Juan Pablo Guanipa, figure de l’opposition au Venezuela, a été arrêté quelques heures après sa sortie de prison, dimanche 9 février, a annoncé le parquet dans un communiqué. L’ancien vice-président du Parlement, âgé de 61 ans, a été interpellé par des hommes armés, en civil, selon l’entourage de M. Guanipa, qui a dénoncé un « enlèvement ».
« Le ministère public rappelle que les mesures décidées par les tribunaux sont subordonnées au strict respect des obligations imposées », a expliqué le parquet, qui demande à la justice que M. Guanipa soit soumis à « un régime de détention à domicile ». A sa sortie, il s’était rendu à moto devant plusieurs prisons de Caracas, y retrouvant des proches de prisonniers politiques et échangeant avec la presse. Le parquet a estimé qu’il avait enfreint les conditions posées à sa libération.
« Il y a quelques minutes, [il] a été enlevé dans le quartier Los Chorros de Caracas. Des hommes vêtus en civil sont arrivés dans quatre véhicules et l’ont emmené de force », a écrit la cheffe de l’opposition et Prix Nobel de la paix 2025, Maria Corina Machado, sur X. « Nous exigeons sa libération immédiate », a-t-elle ajouté. Le fils de celui-ci, Ramon Guanipa, a précisé pour sa part que son père avait été kidnappé « par environ dix personnes non identifiées ». Le parti de M. Guanipa, Primero Justicia, a dénoncé un enlèvement de son dirigeant « par les forces répressives de la dictature ».

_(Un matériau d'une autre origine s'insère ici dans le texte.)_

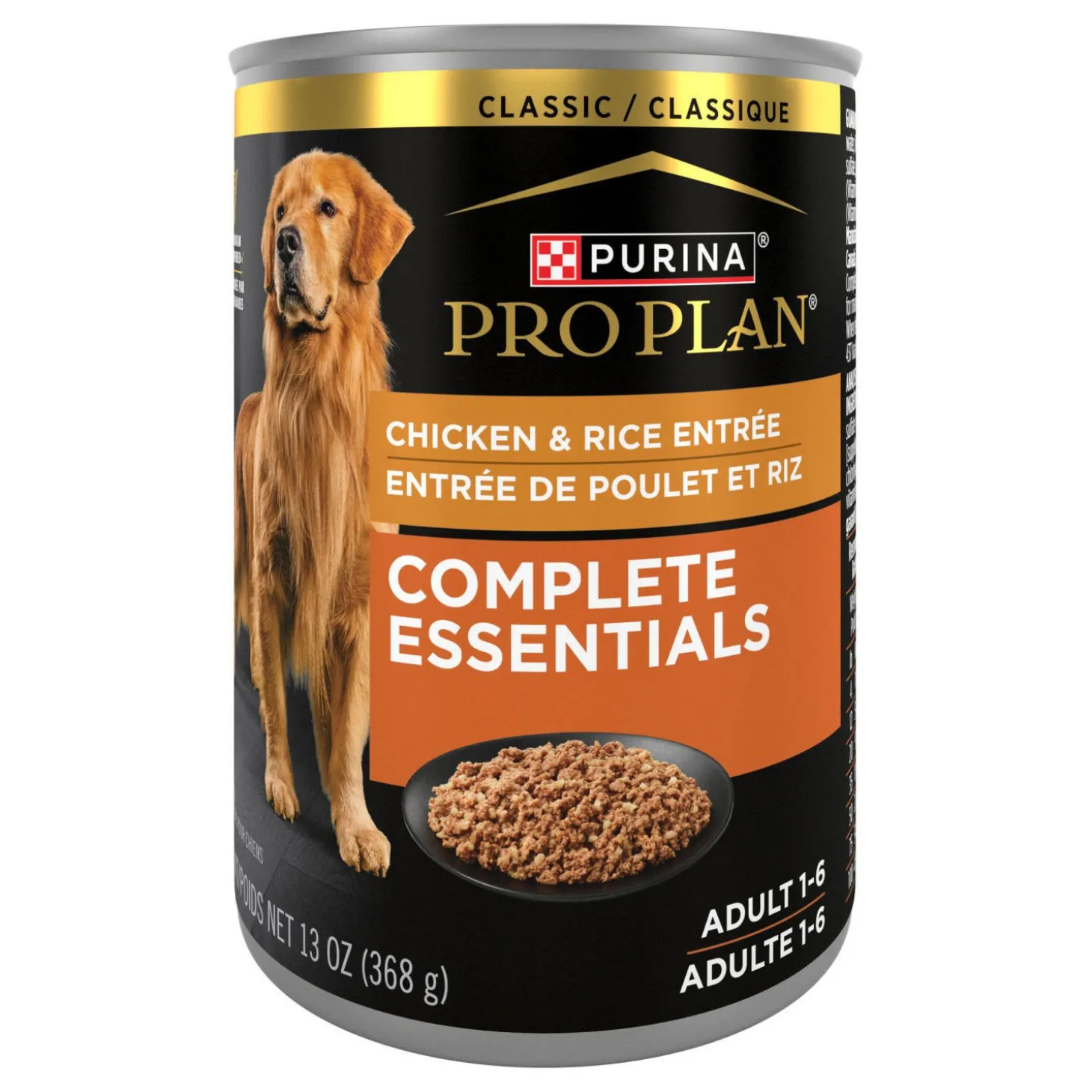 Adult Complete Essentials Chicken & Rice Entrée Classic Wet Dog Food, 368 g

Quelques heures plus tôt, M. Guanipa avait été libéré de prison, à l’avant-veille du vote annoncé d’une loi d’amnistie historique au Venezuela. « Caché pendant dix mois, détenu ici pendant presque neuf mois » à Caracas, avait-il commenté dans une vidéo sur X en exhibant ce qui semblait être son ordre de remise en liberté.
Trente-cinq nouvelles libérations
La dernière apparition publique de l’opposant avant cette vidéo remontait au 9 janvier 2025, lorsqu’il avait accompagné Maria Corina Machado à un rassemblement de contestataires rejetant l’investiture de Nicolas Maduro pour un troisième mandat d’affilée. Arrêté en mai 2025 sur des accusations de complot électoral, il avait par la suite été inculpé de terrorisme, blanchiment d’argent et d’incitation à la violence et à la haine.
Freddy Superlano, un dirigeant de l’opposition vénézuélienne connu pour avoir remporté le poste de gouverneur de l’Etat de Barinas, la terre natale de l’ancien président Hugo Chavez, et Perkins Rocha, conseiller juridique de Mme Machado, ont également été relâchés par les autorités dimanche. Freddy Superlano, 49 ans, et Perkins Rocha, 63 ans, avaient été arrêtés il y a un an et demi, après la réélection contestée du président Nicolas Maduro le 28 juillet 2024.
Le 8 janvier, le gouvernement intérimaire vénézuélien a promis, sous la pression des Etats-Unis, un processus de libération d’un « nombre significatif » de prisonniers, un peu plus d’un mois après la capture de Nicolas Maduro lors d’une spectaculaire opération américaine à Caracas. Depuis, des familles et des ONG dénoncent le fait que cela se fasse au compte-goutte.
L’ONG Foro Penal a recensé au moins 35 nouvelles libérations ce dimanche. Selon elle, près de 400 personnes détenues pour des raisons politiques ont été remises en liberté depuis le 8 janvier. Vendredi, le chef du Parlement, Jorge Rodriguez, a promis que la loi d’amnistie serait définitivement adoptée mardi et que les prisonniers politiques « ser[aie]nt tous dehors » d’ici au 13 février.